Sunday, November 18, 2007

Field Trip


I am going to try to crank out four posts this month as a certain friend wants me to break the current record of three. For the past two weeks I went out to a field camp and helped some scientists in the Granite Harbor area which is about an hour flight from McMurdo to the northwest. The group was doing some seismic testing to hopefully find a good area to drill into the earth and take core samples. My job out there was to monitor the sea ice and make sure that we all didn't get blown out to see if it started to break up. The good thing was that while I was out there the ice was actually really stable. The bad thing was that it made my job kind of boring as there wasn't too much to check. I did screw around with my camera taking black and white photos so you all get to look at some that came out okay. The first is of the scientists raising an airgun out of the water after it just shot out a giant air bubble that then bounced off the sea floor bottom and the bounced back up to the surface and was recorded by a bunch of fancy microphones. Depending on what the microphones read you can tell what are the different types of sediment in the earth. It is an interesting process for about five minutes and we did it for a couple weeks.
This photo is of a tabular iceberg, which is a giant chunk of ice that broke off a glacier that is floating in the ocean. This one is probably a couple hundred feet high and maybe a quarter mile square. Some of them can be over a mile long and they will just break off and the float around in the sea ice. Eventually they either get stuck in the ice for another winter like this one, which as you can see has ice all around it, or float out to the ocean to melt. You feel very small next to them except when you get to fly around them in a helicopter.

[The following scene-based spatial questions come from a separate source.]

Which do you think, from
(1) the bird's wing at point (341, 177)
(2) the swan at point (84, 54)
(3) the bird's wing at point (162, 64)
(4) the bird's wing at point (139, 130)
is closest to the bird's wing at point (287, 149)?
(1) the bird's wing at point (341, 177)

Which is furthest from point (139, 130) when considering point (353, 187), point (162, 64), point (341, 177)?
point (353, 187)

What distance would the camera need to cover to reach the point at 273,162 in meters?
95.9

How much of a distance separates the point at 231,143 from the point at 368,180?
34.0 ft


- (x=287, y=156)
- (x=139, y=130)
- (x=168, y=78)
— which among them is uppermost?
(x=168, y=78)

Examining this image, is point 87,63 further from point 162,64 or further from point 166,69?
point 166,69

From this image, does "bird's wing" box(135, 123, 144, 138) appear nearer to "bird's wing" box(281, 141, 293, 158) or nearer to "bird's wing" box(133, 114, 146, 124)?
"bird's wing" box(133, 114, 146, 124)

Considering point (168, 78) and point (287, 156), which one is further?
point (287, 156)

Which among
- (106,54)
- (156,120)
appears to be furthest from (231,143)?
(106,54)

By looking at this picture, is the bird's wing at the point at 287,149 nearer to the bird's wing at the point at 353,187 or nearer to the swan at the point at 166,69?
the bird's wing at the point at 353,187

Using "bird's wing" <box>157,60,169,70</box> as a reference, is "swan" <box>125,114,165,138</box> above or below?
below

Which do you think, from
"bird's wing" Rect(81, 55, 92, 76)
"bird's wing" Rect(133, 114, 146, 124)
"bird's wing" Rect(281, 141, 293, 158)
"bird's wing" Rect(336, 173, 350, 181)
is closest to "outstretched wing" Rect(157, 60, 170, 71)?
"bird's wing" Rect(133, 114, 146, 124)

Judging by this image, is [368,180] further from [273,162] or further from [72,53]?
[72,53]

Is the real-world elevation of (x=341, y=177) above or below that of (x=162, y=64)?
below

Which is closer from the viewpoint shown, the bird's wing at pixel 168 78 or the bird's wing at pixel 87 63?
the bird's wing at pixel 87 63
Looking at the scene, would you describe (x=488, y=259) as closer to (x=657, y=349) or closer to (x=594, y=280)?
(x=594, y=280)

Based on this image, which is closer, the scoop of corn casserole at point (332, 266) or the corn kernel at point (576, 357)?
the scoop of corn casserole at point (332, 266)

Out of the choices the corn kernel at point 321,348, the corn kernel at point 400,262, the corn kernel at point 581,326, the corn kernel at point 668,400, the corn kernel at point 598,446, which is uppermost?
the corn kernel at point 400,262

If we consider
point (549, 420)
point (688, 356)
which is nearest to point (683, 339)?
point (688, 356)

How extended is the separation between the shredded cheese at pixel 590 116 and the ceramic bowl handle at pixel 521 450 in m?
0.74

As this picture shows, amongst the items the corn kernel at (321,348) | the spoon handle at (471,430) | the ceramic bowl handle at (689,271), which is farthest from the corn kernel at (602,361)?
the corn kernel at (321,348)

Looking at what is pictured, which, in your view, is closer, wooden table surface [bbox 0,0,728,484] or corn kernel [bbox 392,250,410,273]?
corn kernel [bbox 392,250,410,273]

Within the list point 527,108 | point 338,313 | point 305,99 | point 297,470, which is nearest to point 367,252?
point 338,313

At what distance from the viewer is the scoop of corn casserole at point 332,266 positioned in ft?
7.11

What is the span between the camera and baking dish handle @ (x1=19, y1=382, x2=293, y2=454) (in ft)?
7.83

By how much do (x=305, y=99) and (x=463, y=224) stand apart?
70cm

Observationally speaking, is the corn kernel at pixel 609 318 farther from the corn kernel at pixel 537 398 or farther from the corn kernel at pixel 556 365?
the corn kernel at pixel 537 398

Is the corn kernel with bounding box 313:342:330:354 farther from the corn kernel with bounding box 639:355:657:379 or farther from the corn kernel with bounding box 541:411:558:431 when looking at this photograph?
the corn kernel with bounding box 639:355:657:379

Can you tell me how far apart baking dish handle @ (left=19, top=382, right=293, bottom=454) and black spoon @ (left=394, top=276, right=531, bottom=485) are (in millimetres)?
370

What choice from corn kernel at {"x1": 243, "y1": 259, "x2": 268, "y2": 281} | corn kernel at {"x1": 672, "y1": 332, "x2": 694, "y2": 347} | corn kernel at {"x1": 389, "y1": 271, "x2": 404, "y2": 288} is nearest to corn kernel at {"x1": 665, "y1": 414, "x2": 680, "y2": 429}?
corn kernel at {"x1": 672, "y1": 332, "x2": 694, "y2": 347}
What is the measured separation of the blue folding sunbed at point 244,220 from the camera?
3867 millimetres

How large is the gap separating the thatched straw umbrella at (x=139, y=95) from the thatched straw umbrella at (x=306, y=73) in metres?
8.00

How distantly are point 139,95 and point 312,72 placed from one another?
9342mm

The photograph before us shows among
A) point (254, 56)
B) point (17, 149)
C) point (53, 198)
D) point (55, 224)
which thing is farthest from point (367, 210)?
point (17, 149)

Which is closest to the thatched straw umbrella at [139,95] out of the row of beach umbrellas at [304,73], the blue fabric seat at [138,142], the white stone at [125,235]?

Here are a couple of shots from the area surrounding camp, we had some pretty beautiful skies while I was out there. Actually, I would call this place the Bermuda Triangle of Antarctica because my time was characterized by amazing weather when everyone else on the continent was getting horrible weather, and the Triangle part of the name is that nine out of eleven machines broke down while we were out there, some of them more than once requiring an enormous amount of time and energy to get them back up and running.